## Document extract
# Changing out fluid in a Bob's JackPlate



## huntnetime (Jul 23, 2004)

I've searched high and low and cannot find a procedure for this. Anybody know the procedure for completely replacing the hydraulic fluid in a Bob's Jackplate? Thanks.

Sonny


----------



## Sonnysmarine (Mar 18, 2007)

Why are you changing it out?? THe fluid they use gets a milky look even if it never had any water in it. It's almost impossable to get all the old fluid out of the system unless you take every thing off and apart, The old fluid will stay in the lines and cly. and make the new fluid look just like the one after a couple times up and down.

You can drain the container, add fluid run it up and down and do it 4 or 5 times to get most of the old fuild out but will have to remove the pump and take off the resevior and clean each time. to flush the system.
Sonny Also.


----------



## Durtjunkee (Mar 23, 2007)

I did mine a couple of weeks ago.
1. Jack the motor/jackplate all the way up. Tilt the motor up as well, so you can access the jack plate.

## Directions for this task
Reproduce the whole forum thread on replacing the hydraulic fluid in a Bob's JackPlate, word for word and unchanged.

## Source data
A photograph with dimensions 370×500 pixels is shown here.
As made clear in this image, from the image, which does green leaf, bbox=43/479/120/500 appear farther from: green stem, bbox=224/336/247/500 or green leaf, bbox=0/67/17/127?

## Full answer
# Changing out fluid in a Bob's JackPlate



## huntnetime (Jul 23, 2004)

I've searched high and low and cannot find a procedure for this. Anybody know the procedure for completely replacing the hydraulic fluid in a Bob's Jackplate? Thanks.

Sonny


----------



## Sonnysmarine (Mar 18, 2007)

Why are you changing it out?? THe fluid they use gets a milky look even if it never had any water in it. It's almost impossable to get all the old fluid out of the system unless you take every thing off and apart, The old fluid will stay in the lines and cly. and make the new fluid look just like the one after a couple times up and down.

You can drain the container, add fluid run it up and down and do it 4 or 5 times to get most of the old fuild out but will have to remove the pump and take off the resevior and clean each time. to flush the system.
Sonny Also.


----------



## Durtjunkee (Mar 23, 2007)

I did mine a couple of weeks ago.
1. Jack the motor/jackplate all the way up. Tilt the motor up as well, so you can access the jack plate.